The issue of bias in training data, inevitable for any model trained on human text corpora, also remains an open question. Zhipu has not yet published a detailed technical report (the team announced it is "coming"), making it difficult to independently evaluate the choices made in data selection and the alignment phase. This omission is not a marginal detail: precisely on this point, American labs like Anthropic and OpenAI have built a significant part of their reputation, with extensive public documentation and explicit policies.

The emerging picture

Looking at the articles published on this portal in recent weeks, the pattern is unmistakable. In a compressed timeframe, DeepSeek, Moonshot (with Kimi), and Zhipu (con GLM) have released models that do not just "almost" reach the best American labs: in specific benchmarks and use cases, they surpass them, often at a fraction of the cost.
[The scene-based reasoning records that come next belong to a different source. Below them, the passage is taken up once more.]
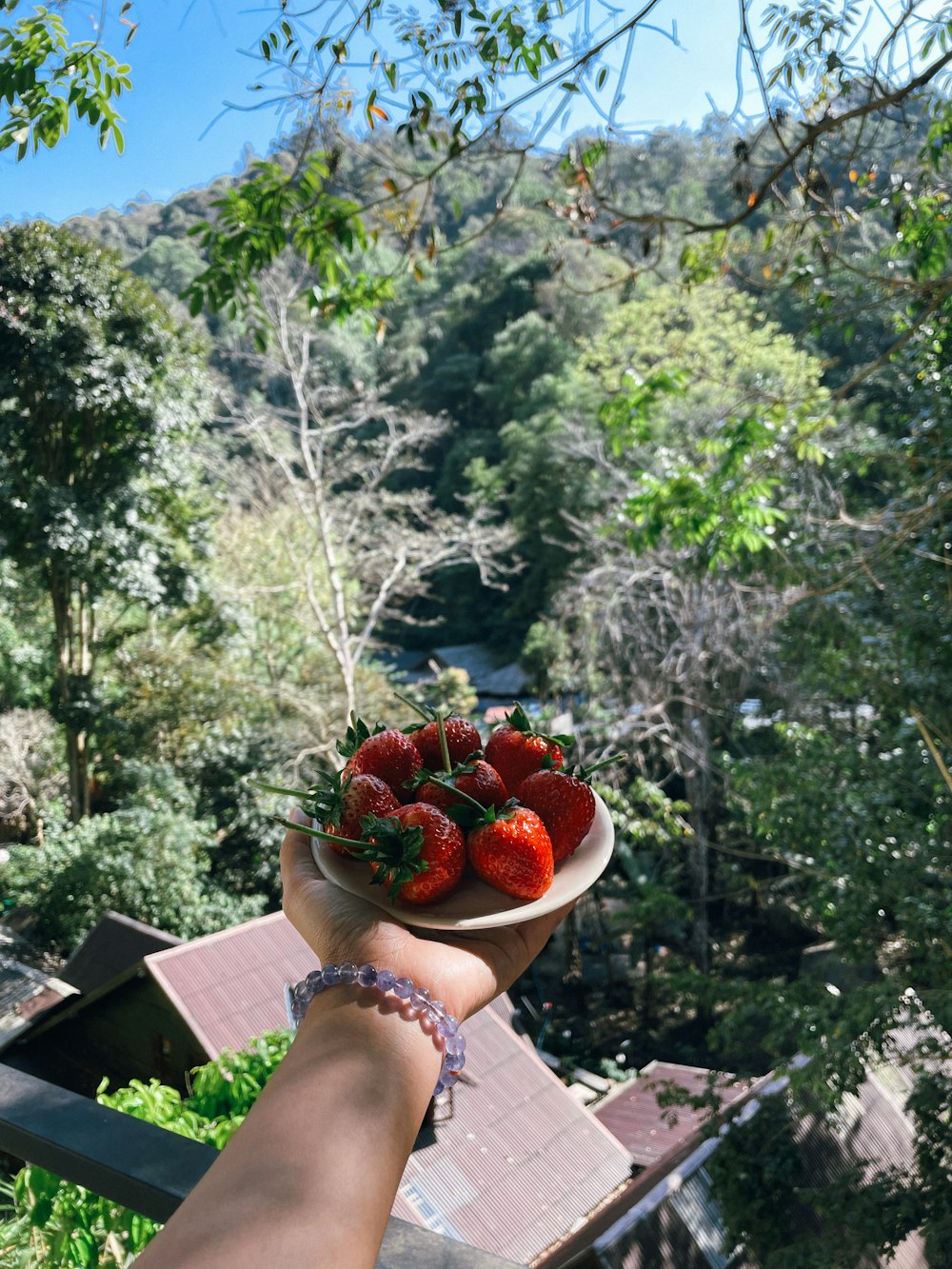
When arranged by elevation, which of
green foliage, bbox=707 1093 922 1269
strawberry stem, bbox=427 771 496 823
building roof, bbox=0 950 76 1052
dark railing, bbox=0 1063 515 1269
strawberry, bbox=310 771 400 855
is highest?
strawberry, bbox=310 771 400 855

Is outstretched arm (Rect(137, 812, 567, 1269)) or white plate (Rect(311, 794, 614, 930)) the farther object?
white plate (Rect(311, 794, 614, 930))

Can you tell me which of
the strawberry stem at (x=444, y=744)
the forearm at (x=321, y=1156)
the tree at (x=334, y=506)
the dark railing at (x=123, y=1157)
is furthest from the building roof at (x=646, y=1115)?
the forearm at (x=321, y=1156)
This is not a temporal coincidence: it is the signal of a sector that has reached a critical mass of skills, capital, and, most significantly, a development capability on domestic hardware that American sanctions have not been able to stop, but have if anything accelerated.

The markets' response to Chinese models is not news for February 2026. The most striking precedent dates back to January 27, 2025, when the announcement of DeepSeek R1 wiped out nearly 600 billion dollars in capitalization from Nvidia in a single day—the fastest collapse in the history of the American stock market. GLM-5 fits into that groove: it did not provoke a comparable shock, but it consolidates the narrative that the market has already internalized—that of a Chinese ecosystem that does not need to slow down.

For the sector as a whole, the lesson of GLM-5, like that of DeepSeek and Kimi before it, is that the race for artificial intelligence is no longer a competition between just two teams. Those designing infrastructures, evaluating suppliers, or making investment decisions in the technology sector must reckon with a genuinely multipolar ecosystem, where geopolitical variables, licensing choices, and hardware dependencies have become an integral part of technical analysis.

GLM-5 is freely available on Hugging Face, testable via API at Z.ai, and technical details can be consulted on the official GitHub repository. Those who want to have an informed opinion have all the material available to form one.